64      Pourvu que l’arrêté du 2 avril 2004, mentionné dans la décision de renvoi, contienne une telle disposition, ce qu’il incombe à la juridiction de renvoi de vérifier, cet arrêté pourrait être employé pour remplacer la clause relative au prix par une rémunération fixée par le juge.

65      En revanche, la juridiction de renvoi ne saurait compléter les contrats en cause au principal par sa propre estimation portant sur un niveau de rémunération qu’elle considère raisonnable pour les services fournis.

66      En effet, ainsi qu’il ressort de la jurisprudence de la Cour, lorsque le juge national constate la nullité d’une clause abusive dans un contrat conclu entre un professionnel et un consommateur, ce juge ne saurait compléter le contrat en révisant le contenu de cette clause (arrêt du 25 novembre 2020, Banca B., C‑269/19, EU:C:2020:954, point 30 et jurisprudence citée).

67      À cet égard, la Cour a considéré que, s’il était loisible au juge national de réviser le contenu des clauses abusives figurant dans un tel contrat, une telle faculté serait susceptible de porter atteinte à la réalisation de l’objectif à long terme visé à l’article 7 de la directive 93/13. Cette faculté contribuerait à éliminer l’effet dissuasif exercé sur les professionnels par la pure et simple non-application à l’égard du consommateur de telles clauses abusives, dans la mesure où ceux-ci demeureraient tentés d’utiliser lesdites clauses, en sachant que, même si celles-ci devaient être invalidées, le contrat pourrait néanmoins être complété, dans la mesure nécessaire, par le juge national de sorte à garantir ainsi l’intérêt desdits professionnels (arrêt du 18 novembre 2021, A. S.A., C‑212/20, EU:C:2021:934, point 69 ainsi que jurisprudence citée).
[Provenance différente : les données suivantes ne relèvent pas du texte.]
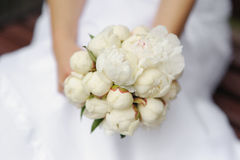 Bride holding peonies wedding bouquet Stock Photography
68      Eu égard à l’ensemble des considérations qui précèdent, il y a lieu de répondre aux cinquième et sixième questions que l’article 6, paragraphe 1, et l’article 7, paragraphe 1, de la directive 93/13 doivent être interprétés en ce sens que, lorsqu’un contrat de prestation de services juridiques conclu entre un avocat et un consommateur ne peut subsister après la suppression d’une clause déclarée abusive qui fixe le prix des services selon le principe du tarif horaire et que ces services ont été fournis, ils ne s’opposent pas à ce que le juge national rétablisse la situation dans laquelle se serait trouvé le consommateur en l’absence de cette clause, même si cela conduit à ce que le professionnel ne perçoive aucune rémunération pour ses services. Dans l’hypothèse où l’invalidation du contrat dans son ensemble exposerait le consommateur à des conséquences particulièrement préjudiciables, ce qu’il incombe à la juridiction de renvoi de vérifier, ces dispositions ne s’opposent pas à ce que le juge national remédie à la nullité de ladite clause en lui substituant une disposition de droit national à caractère supplétif ou applicable en cas d’accord des parties audit contrat. En revanche, ces dispositions s’opposent à ce que le juge national substitue à la clause abusive annulée une estimation judiciaire du niveau de la rémunération due pour lesdits services.

 Sur les dépens

69      La procédure revêtant, à l’égard des parties au principal, le caractère d’un incident soulevé devant la juridiction de renvoi, il appartient à celle-ci de statuer sur les dépens. Les frais exposés pour soumettre des observations à la Cour, autres que ceux desdites parties, ne peuvent faire l’objet d’un remboursement.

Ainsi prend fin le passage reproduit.